After commencing her musical studies at the Sarah Lawrence-College, New York, in 1952 and first compositions in 1955, Yoko Ono continued her philosophical studies. The works of the American-Japanese artist, filmmaker, composer of experimental music and singer, Yoko Ono, are manifold and correspond to the artistic atmosphere of departure, especially in the 1960ies.
It was already at the end of the 1950ies that Yoko Ono first appeared with the Fluxus movement around George Maciunas, John Cage, Merce Cunningham or Yvonne Rainer, in order to overcome the boundaries between sublime art and everyday life by integrating the public. Through instructions such as Light a match and watch till it goes out, 1955, or her famous Cut Piece, 1962, in which she has the public cut her clothes off her body with scissors - a cutting tool -, Ono makes an issue of the role of women and artists from a feminist point of view, as well as the problem of time, duration and interaction. Her field of action stretches from Fluxus to Happening, Action art, Performance and Concept art.
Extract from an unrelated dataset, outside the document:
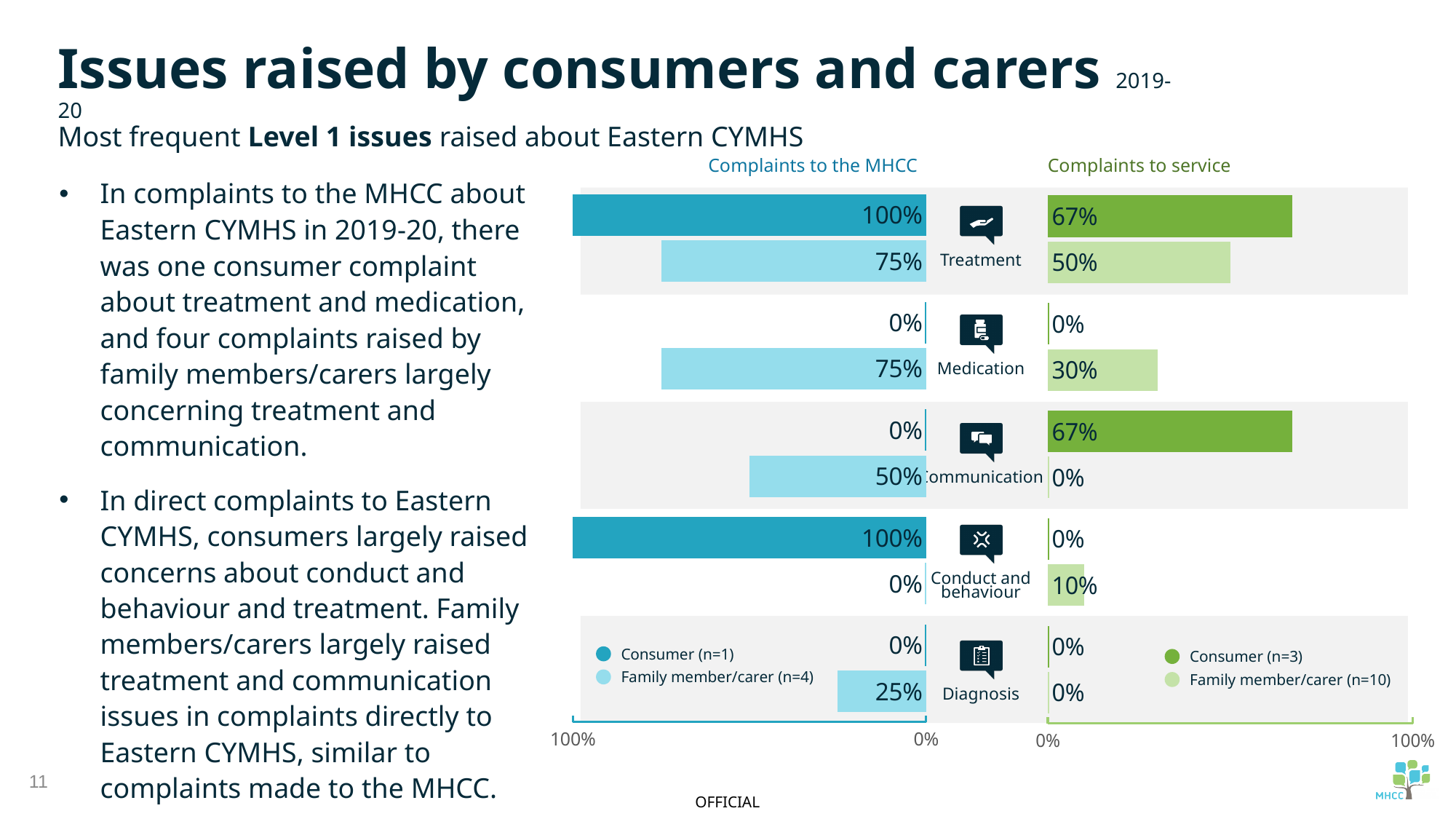
In the 'Complaints to the MHCC' chart, what is the Consumer value for Treatment? 100% In the 'Complaints to the MHCC' chart, which category has the lowest Family member/carer value? Conduct and behaviour In the 'Complaints to service' chart, which category has the highest Family member/carer value? Treatment What kind of chart is the 'Complaints to the MHCC' chart? Bar chart In the 'Complaints to service' chart, what is the Family member/carer value for Medication? 30% In the 'Complaints to service' chart, what is the Consumer value for Communication? 67% How many series does the legend of the 'Complaints to service' chart list? 2 In the 'Complaints to the MHCC' chart, what is the Family member/carer value for Medication? 75% In the 'Complaints to service' chart, is the Family member/carer value for Treatment larger or smaller than the Family member/carer value for Medication? larger In the 'Complaints to the MHCC' chart, what is the difference between the Consumer and Family member/carer values for Treatment? 25% How many categories are shown in the 'Complaints to the MHCC' chart? 5 In the 'Complaints to service' chart, what is the difference between the Consumer and Family member/carer values for Treatment? 17%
In the context of social and political change - it is the time of beginning civil rights movements, of the Vietnam war and of Women’s Lib - art searches for and pursues independence from the traditional material art object, extends its field of action and uses communication structures in a massive, offensive manner. Artists use autobiographic experiences or their attempts to extend the boundaries of space and time. Thus Yoko Ono developed a strongly socio-critical, politically committed attitude in her work, defending the peace movement and human rights, without committing herself to a certain medium. In doing so, she considers all media linked to each other in an equivalent crossover and interdisciplinarity, an approach that meets her intention to tear down that which divides men, art and everyday life, beholders and the works of art.
In 1972, the artist participated in the Kassel documenta5, in 1987, she participated again in documenta8.